News, interviews and opinions on Cyprus peace process
Monday, 6 March 2017
Let down by the Cypriot leaders
by Esra Aygin
The storm over the controversial Enosis vote, that not only virtually derailed the negotiations process, but also created a huge loss of faith in a solution, demonstrates the grave lack of leadership as well as failure in building positive peace and confidence among the communities in Cyprus.
The majority of Turkish Cypriots and Greek Cypriots, including the political elite, don’t know each other, don’t understand each other’s sensitivities, fears and traumas, and don’t trust each other. This is why so many Greek Cypriots were truly surprised by the Turkish Cypriots’ reaction against the parliament’s decision to annually commemorate a 1950 Enosis petition in schools.

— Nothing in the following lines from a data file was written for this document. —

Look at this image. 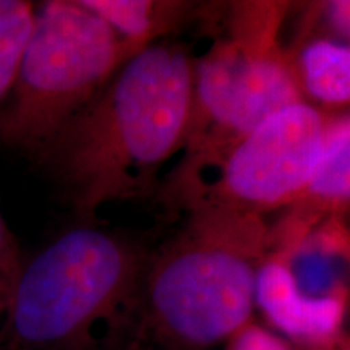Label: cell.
<instances>
[{
  "label": "cell",
  "instance_id": "6da1fadb",
  "mask_svg": "<svg viewBox=\"0 0 350 350\" xmlns=\"http://www.w3.org/2000/svg\"><path fill=\"white\" fill-rule=\"evenodd\" d=\"M195 59L156 42L131 55L62 130L41 159L83 221L146 193L185 148Z\"/></svg>",
  "mask_w": 350,
  "mask_h": 350
},
{
  "label": "cell",
  "instance_id": "7a4b0ae2",
  "mask_svg": "<svg viewBox=\"0 0 350 350\" xmlns=\"http://www.w3.org/2000/svg\"><path fill=\"white\" fill-rule=\"evenodd\" d=\"M190 213L183 229L148 255L135 319L169 347L200 350L250 323L256 275L274 239L262 216Z\"/></svg>",
  "mask_w": 350,
  "mask_h": 350
},
{
  "label": "cell",
  "instance_id": "3957f363",
  "mask_svg": "<svg viewBox=\"0 0 350 350\" xmlns=\"http://www.w3.org/2000/svg\"><path fill=\"white\" fill-rule=\"evenodd\" d=\"M144 253L91 224L60 235L21 265L8 291L10 350H85L135 319Z\"/></svg>",
  "mask_w": 350,
  "mask_h": 350
},
{
  "label": "cell",
  "instance_id": "277c9868",
  "mask_svg": "<svg viewBox=\"0 0 350 350\" xmlns=\"http://www.w3.org/2000/svg\"><path fill=\"white\" fill-rule=\"evenodd\" d=\"M131 55L81 0L38 3L18 77L0 109V139L41 157Z\"/></svg>",
  "mask_w": 350,
  "mask_h": 350
},
{
  "label": "cell",
  "instance_id": "5b68a950",
  "mask_svg": "<svg viewBox=\"0 0 350 350\" xmlns=\"http://www.w3.org/2000/svg\"><path fill=\"white\" fill-rule=\"evenodd\" d=\"M282 13L279 3L239 5L230 38L195 60L185 165L206 163L269 116L305 103L294 60L279 44Z\"/></svg>",
  "mask_w": 350,
  "mask_h": 350
},
{
  "label": "cell",
  "instance_id": "8992f818",
  "mask_svg": "<svg viewBox=\"0 0 350 350\" xmlns=\"http://www.w3.org/2000/svg\"><path fill=\"white\" fill-rule=\"evenodd\" d=\"M334 117L305 103L284 107L206 163L180 165L177 191L190 211L261 216L295 204L325 151Z\"/></svg>",
  "mask_w": 350,
  "mask_h": 350
},
{
  "label": "cell",
  "instance_id": "52a82bcc",
  "mask_svg": "<svg viewBox=\"0 0 350 350\" xmlns=\"http://www.w3.org/2000/svg\"><path fill=\"white\" fill-rule=\"evenodd\" d=\"M255 304L275 329L306 350L327 347L344 336L345 294L317 297L304 292L281 255H271L258 271Z\"/></svg>",
  "mask_w": 350,
  "mask_h": 350
},
{
  "label": "cell",
  "instance_id": "ba28073f",
  "mask_svg": "<svg viewBox=\"0 0 350 350\" xmlns=\"http://www.w3.org/2000/svg\"><path fill=\"white\" fill-rule=\"evenodd\" d=\"M94 12L131 54L156 44L185 15V3L154 0H81Z\"/></svg>",
  "mask_w": 350,
  "mask_h": 350
},
{
  "label": "cell",
  "instance_id": "9c48e42d",
  "mask_svg": "<svg viewBox=\"0 0 350 350\" xmlns=\"http://www.w3.org/2000/svg\"><path fill=\"white\" fill-rule=\"evenodd\" d=\"M301 201L310 219L317 213L350 204V116L332 124L321 159L295 204Z\"/></svg>",
  "mask_w": 350,
  "mask_h": 350
},
{
  "label": "cell",
  "instance_id": "30bf717a",
  "mask_svg": "<svg viewBox=\"0 0 350 350\" xmlns=\"http://www.w3.org/2000/svg\"><path fill=\"white\" fill-rule=\"evenodd\" d=\"M301 93L323 104L350 103V44L317 39L294 60Z\"/></svg>",
  "mask_w": 350,
  "mask_h": 350
},
{
  "label": "cell",
  "instance_id": "8fae6325",
  "mask_svg": "<svg viewBox=\"0 0 350 350\" xmlns=\"http://www.w3.org/2000/svg\"><path fill=\"white\" fill-rule=\"evenodd\" d=\"M38 3L0 0V109L10 98L31 39Z\"/></svg>",
  "mask_w": 350,
  "mask_h": 350
},
{
  "label": "cell",
  "instance_id": "7c38bea8",
  "mask_svg": "<svg viewBox=\"0 0 350 350\" xmlns=\"http://www.w3.org/2000/svg\"><path fill=\"white\" fill-rule=\"evenodd\" d=\"M18 248H16L15 240H13L10 230L5 224V219L0 211V299L5 304L7 294L10 291V286L18 274L21 268Z\"/></svg>",
  "mask_w": 350,
  "mask_h": 350
},
{
  "label": "cell",
  "instance_id": "4fadbf2b",
  "mask_svg": "<svg viewBox=\"0 0 350 350\" xmlns=\"http://www.w3.org/2000/svg\"><path fill=\"white\" fill-rule=\"evenodd\" d=\"M227 350H291V347L271 331L248 323L229 339Z\"/></svg>",
  "mask_w": 350,
  "mask_h": 350
},
{
  "label": "cell",
  "instance_id": "5bb4252c",
  "mask_svg": "<svg viewBox=\"0 0 350 350\" xmlns=\"http://www.w3.org/2000/svg\"><path fill=\"white\" fill-rule=\"evenodd\" d=\"M326 10L332 28L350 41V2H331Z\"/></svg>",
  "mask_w": 350,
  "mask_h": 350
},
{
  "label": "cell",
  "instance_id": "9a60e30c",
  "mask_svg": "<svg viewBox=\"0 0 350 350\" xmlns=\"http://www.w3.org/2000/svg\"><path fill=\"white\" fill-rule=\"evenodd\" d=\"M317 350H350V338H347V336H340L336 342L329 344L327 347L317 349Z\"/></svg>",
  "mask_w": 350,
  "mask_h": 350
}]
</instances>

This is why so many Turkish Cypriots can get upset when they are challenged about the July 20, 1974 ceremonies. This is why the leaders could immediately resort to nationalistic rhetoric and get away with it. And this is why both communities can so readily be convinced that “the other side never wanted a solution anyway”.
And the leaders, who should be guiding their communities in empathising, understanding and communicating with each other, and protecting the negotiations process with all they have, fell into the trap of the opponents of a solution, adopted the language of extremists and shook the negotiations process as well as the faith in a settlement to its very foundations.
Turkish Cypriot leader Mustafa Akinci and Greek Cypriot leader Nicos Anastasiades have been negotiating for the last 22 months with the aim of unifying Cyprus under a federal umbrella. They not only adopted a non-participatory method that doesn’t involve the civil society, but also repeated the mistake of their predecessors by not placing emphasis on measures that would build confidence among the two communities.
The solution process, which has not been complemented with confidence-building measures to cultivate trust among people, is naturally very fragile.
The damage in the last three weeks caused by the blame game and tension between the leaders – and Turkish and Greek officials who didn’t miss a chance to trade barbs – is much bigger than the damage caused by the Enosis vote itself.
It is no longer important why and how and by whom the crisis began or who left the table first, or who is right and who is wrong. The important thing is that both leaders have let us down.
They have failed in engaging in a direct dialogue and resorted to public bickering. They have failed in standing together and showing that the fascistic, hypocritical, populist demagogues cannot ruin their quest for peace. They have failed in being more concerned about the future of this island and its people, instead of the past. They have failed in being visionary leaders rather than myopic, irresponsible politicians.
As the United Nations Secretary-General’s Special Advisor in Cyprus, Espen Barth Eide, very rightly said, this should have been a struggle between Cypriots who want to unify Cyprus and those who don’t want to unify Cyprus; not between Turkish Cypriots and Greek Cypriots. Unfortunately the leaders have shown that they are not big enough for this, and let down generations of Cypriots, who have been waiting and working for peace all their lives.